The amplifier in Figure 7 is a PAD117 from Power Amp Design and is a RRIO design. The non-inverting input can be grounded and not violate the input common mode range of the amplifier. The gain of the amplifier stage is easily varied as is the output offset voltage by adjusting RF, RIN and RO. For maximum output offset stability D1 is a reference integrated circuit that acts like a zener diode, a National LM4040DIM3-5.0, for example. The charge pump voltage inverter circuit is constructed using a Microchip TC7660 integrated circuit. The TC7660 requires two external capacitors (not shown) to make the voltage conversion.
Traditionally op amps have only two power terminals. Since one power terminal is grounded for single supply applications some sort of input biasing scheme must be used to satisfy the input common mode voltage requirements
of the op amp. While it is possible to overcome this problem with an input stage design that has a common mode voltage range that includes the negative supply voltage this type of design is rare for power op amps. Overall it is more beneficial for a power op amp to have four power terminals where the small signal stages of the power op amp and the output stage are powered separately so that the input stages of the op amp can take advantage of the low voltage power supplies that may already be available in the system.
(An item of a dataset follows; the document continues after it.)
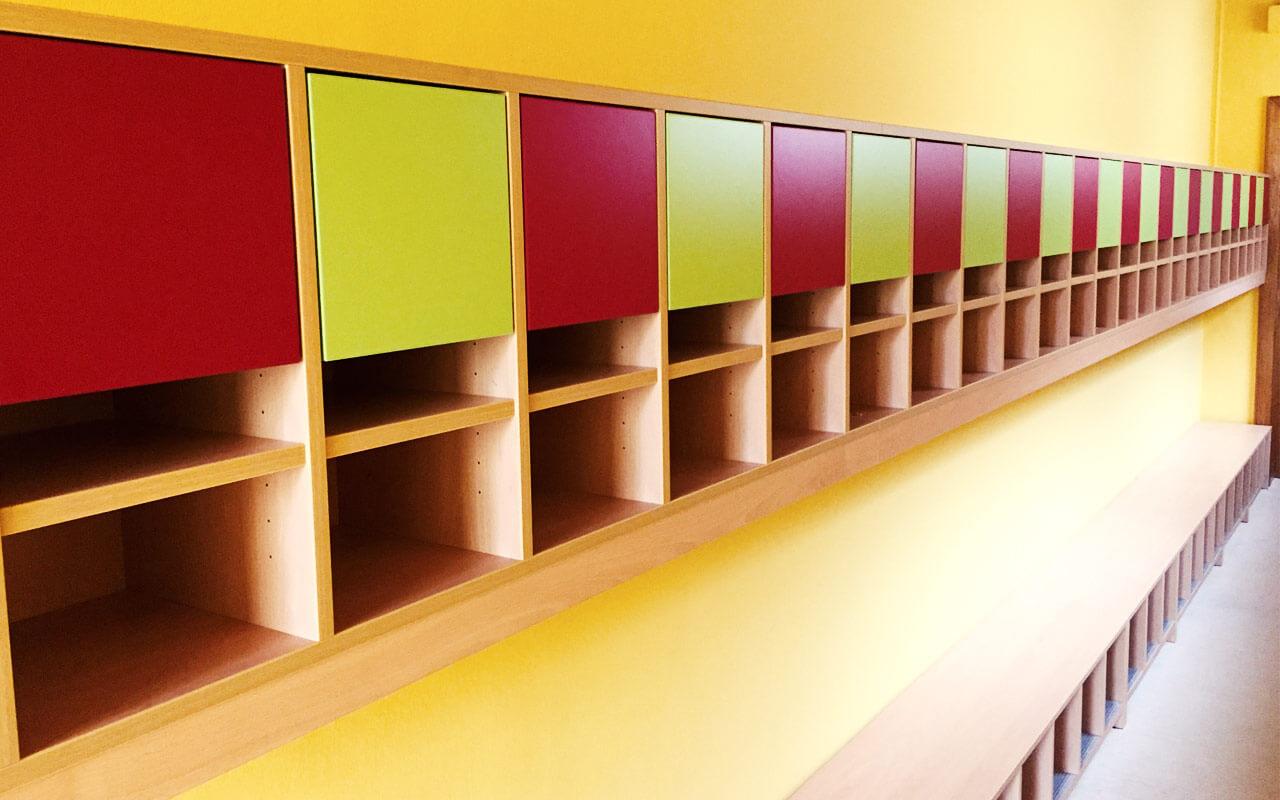 Kindergarten Regal mit Sitzbank, Zimmerbreit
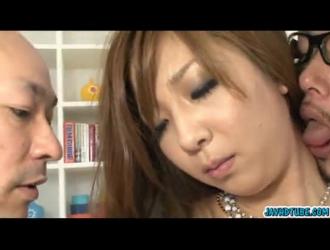 الفرخ الياباني الصغير يسيل لعابه أثناء مص زب ضخم غريب قرنية مثل الفاسقة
It is also more beneficial to use power op amps that are of a RRIO design since this design is easier to bias in single supply applications and provides a more efficient use of the power supply voltages available since the output of the RRIO design swings much closer to the supply voltages than any other power op amp designs. To date Power Amp Design is the only manufacturer with RRIO power op amp designs available.